In 2010, because the views of Republican Sharron Angle on church/state relations had become an issue in Nevada’s U.S. senate campaign, I wrote a cover story about the issue as it affected her race against Democrat Harry Reid, who is a member of The Church of Jesus Christ of Latter-day Saints.
Angle, as part of her selfdefeating strategies, declined to be interviewed, so I spoke with the pastor at one of her two churches. He said some pretty inflammatory things, such as, “His (Reid’s) religion’s a cult. The Christian community — all the Christians, theologians and scholars, all recognize that, that Mormonism is a cult. … I mean, here a member of a cult is one of the most powerful people in the United States. Doesn’t that alarm you?”
All heck broke loose. And it turned out that all the Christian community did not agree.
Gustav Niebuhr, author of the book “Beyond Tolerance/Searching for Interfaith Understanding in America,” wrote in The Washington Post, “One of the terrible temptations that has long faced American clergy is the feeling that they must call out specific candidates as religiously unworthy of the offices they seek. Some of the ordained can’t seem to suppress the urge. … Being respectful of other people by no means implies one agrees with them, but it can allow a constructive airing of differences. And that stands to be educational.”
In Los Angeles after this month’s election, Wilshire LDS ward bishop Mark Paredes wrote (on a website devoted to examining relations between Jews and Mormons) an essay about Reid with sentences like, “If Reid really is opposed to abortion, then he should stop promoting candidates who support a woman’s right to kill a baby at will.”

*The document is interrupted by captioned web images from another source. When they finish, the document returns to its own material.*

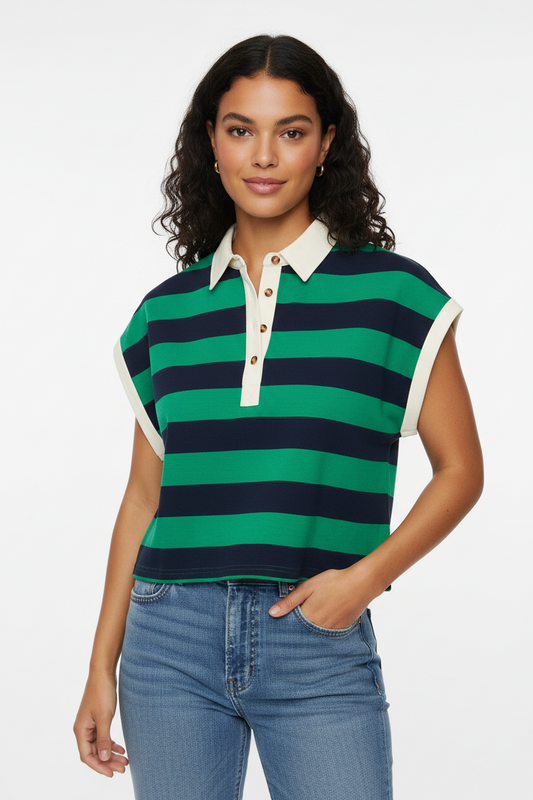 Krista Top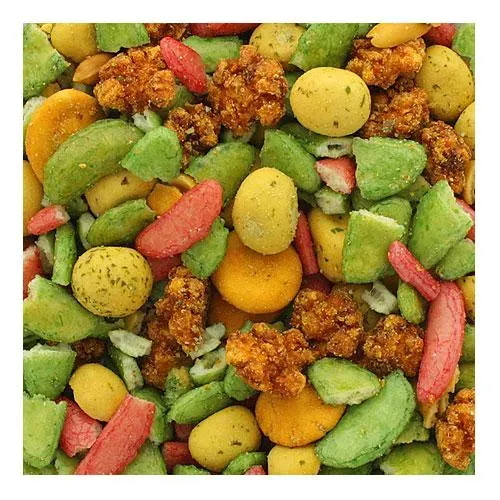 MELANGE SAMBAHIA MIX 8KG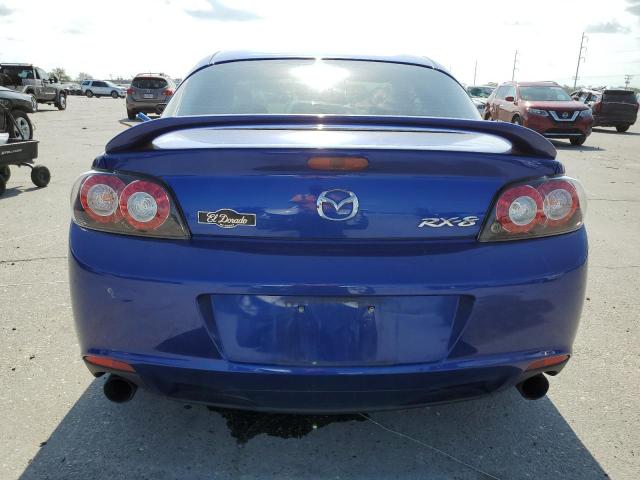 Photo 6 from auction – 2010 MAZDA RX8 with VIN JM1FE1C44A0404212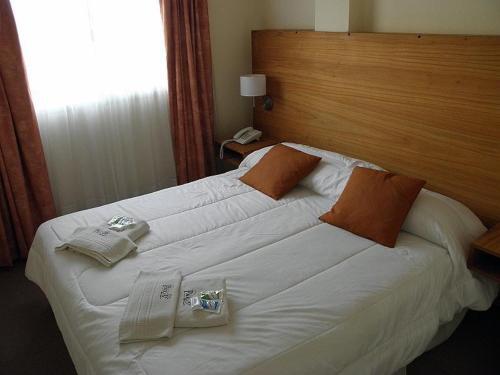 Hotel Paucam — Unknown City — photo 3
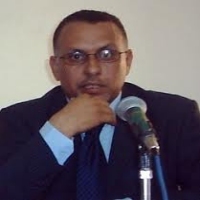 نقيب محاميين موريتانيا ينتقد تخلى وزارة العدل عن دورها فى المشاريع القضائية 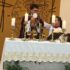 Padre Jefferson celebra suas  primeiras Missas na Paróquia Sant'Ana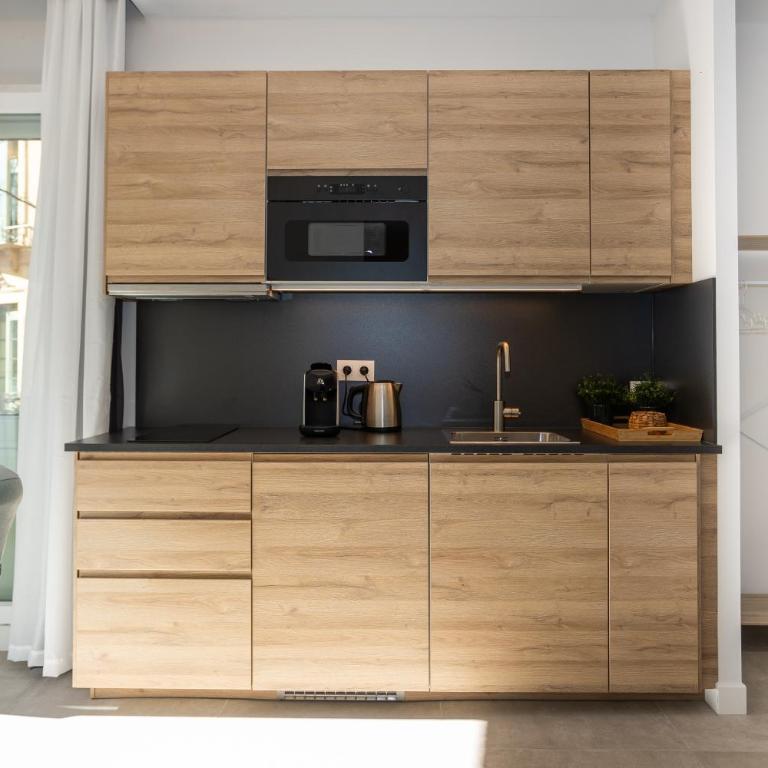Diana Suites 23 - Loft - 14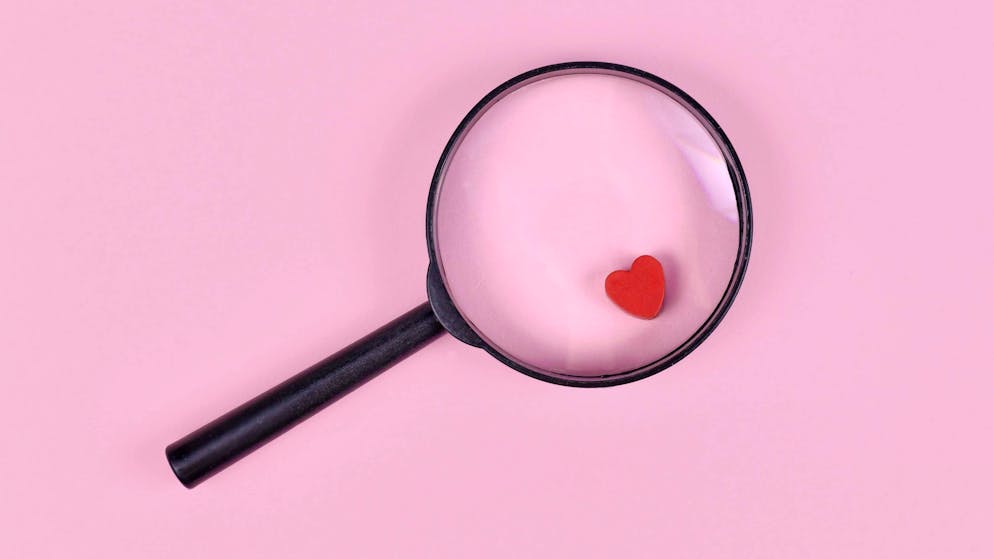 Auch Ältere daten online. «Männer sind auf Dating-Apps bis zur Lebensmitte im Nachteil»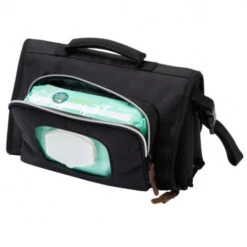 Maxi-Cosi Clutch Changing Pad -Tiny Baby Essentials Store TS379EMJ ChngingBag wWipes greenBag 110220 2 1 70fcf244 91fa 4c57 8323 2338ee02c61e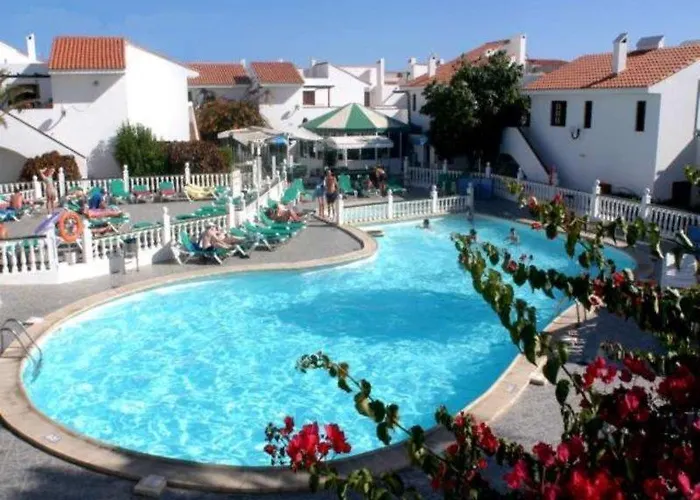 佛罗里达别墅公寓 *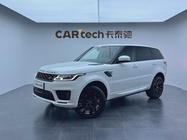 Land Rover Sport 2020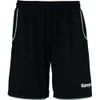 Kempa Men's Referee Shorts, Black, S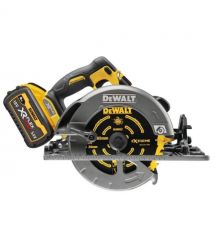 Пила дискова акумуляторна DeWALT DCS579X2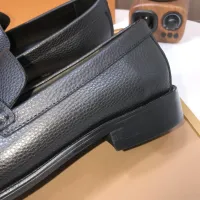 Cheap Louis Vuitton LV Oxfords Shoes For Men #1391956 Replica Wholesale [$98.00 USD] [ITEM#1391956] on Replica Louis Vuitton LV Oxfords Shoes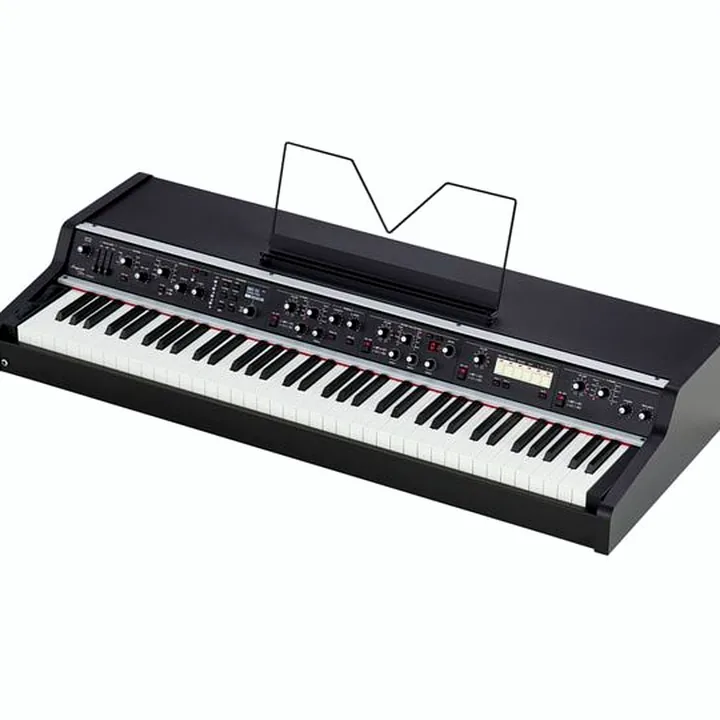 Le piano Viscount Legend `70s Compact EX / Avis, Test, Comparatif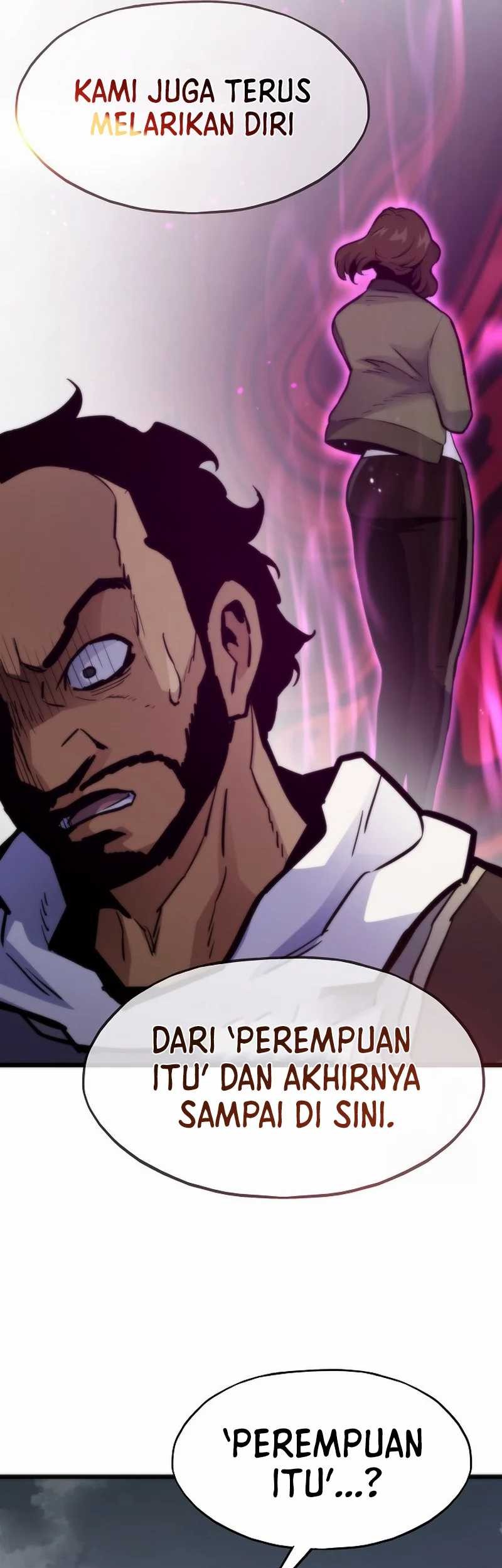 Past Life Regressor chapter 107 halaman 62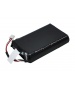 3.7V 1.8Ah Li-ion battery for VDO Dayton MS2010AUS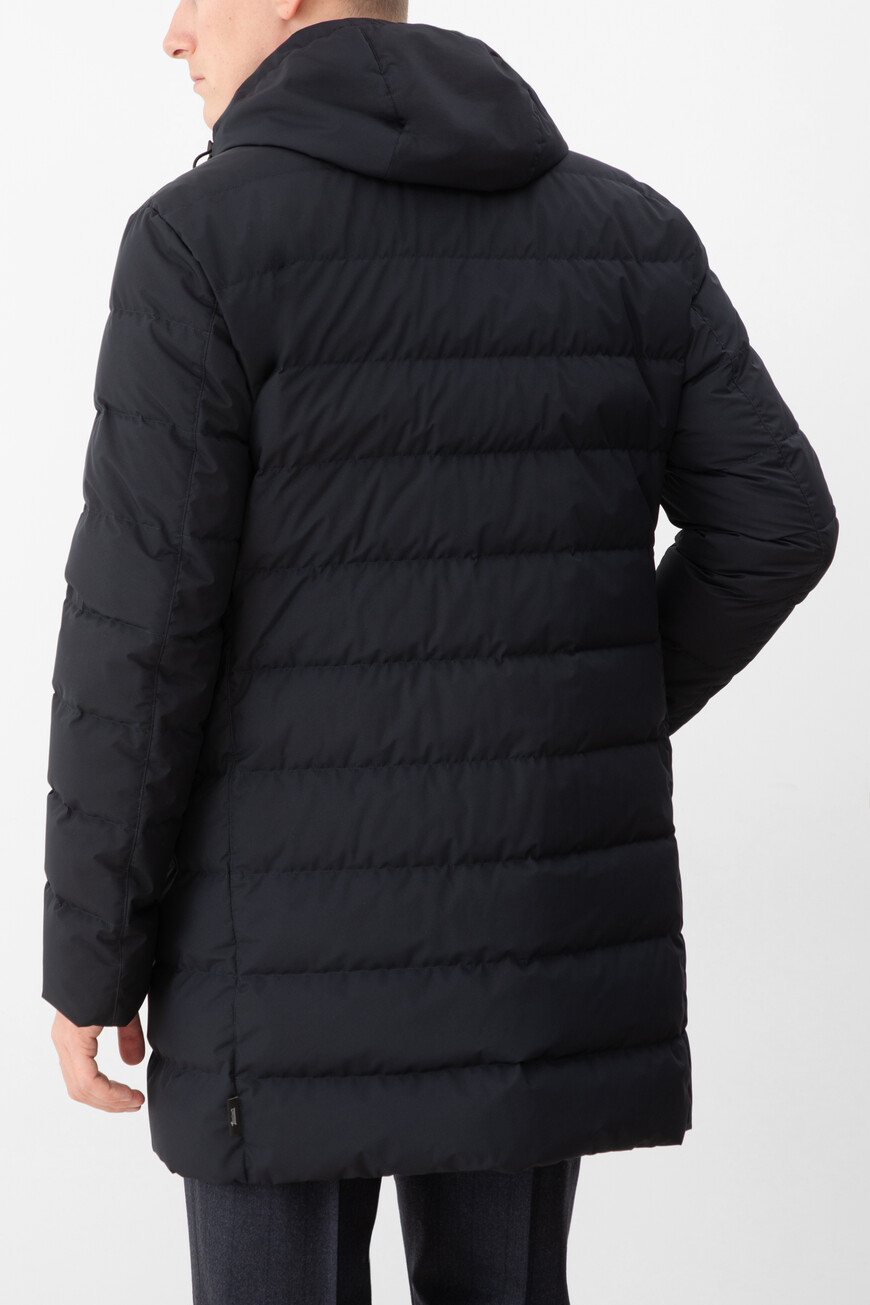 полупальто  модель из линейки laminar gore-tex PI141UL RUS 11106 9290 по акции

Members of other Christian sects attacking Reid as a Mormon was one thing. This was a Mormon attacking Reid as a Mormon. And it probably didn’t help that Paredes seems not to understand how Congress works and that a Senate minority leader still retains a lot of power.
In Salt Lake City, members of the church took to social media to disagree with Paredes and a church spokesperson chastised him for speaking for the church. He had said he wasn’t speaking for the church, but also emphasized his role in judging who can enter temples and suggested “someone who is a standard-bearer for the Democratic Party” falls outside that perimeter.
To tie things together nicely, I spent last week reading newspaper columns written by Ira Hansen, selected this month by Nevada Assembly Republicans to be the new speaker in the spring. He has repeatedly questioned the quality of his fellow Mormon’s devoutness: “Reid and I share the same religion and I have marveled at how successful Reid was at keeping the illusion alive he is devout.”
He also once wrote, “John Ensign represents traditional values.” Hansen has further written, “Politically speaking, Reid has sold his soul, if he ever had one, to the devil, and his false public claims of religious sincerity ring hollow when compared to his actions as the highest ranking Democrat in the United States.”
Hansen has faulted Reid for not letting his Mormonism decide his actions as a legislator. But during the dispute with Paredes, a church spokesperson told the Salt Lake Tribune that public officials who are LDS are under no requirement to support the church’s positions on issues.
Reid has never particularly worn his faith on his sleeve, but he has written about it occasionally, including — in 2007 — this: “As public servants, we are all bound by the same goal, to improve our communities and our nation. We are also bound by a moral obligation to help all God’s children, a task to which we must rededicate ourselves today and every day. … All of us, despite ideological, political, and religious differences, are God’s children faithfully working to provide for the common good. I remain prayerful and hopeful that this shared goal will improve our nation and humanity.”
Between Reid’s approach and that of his critics, I don’t think they come off best.
Dennis Myers is a veteran Nevada journalist.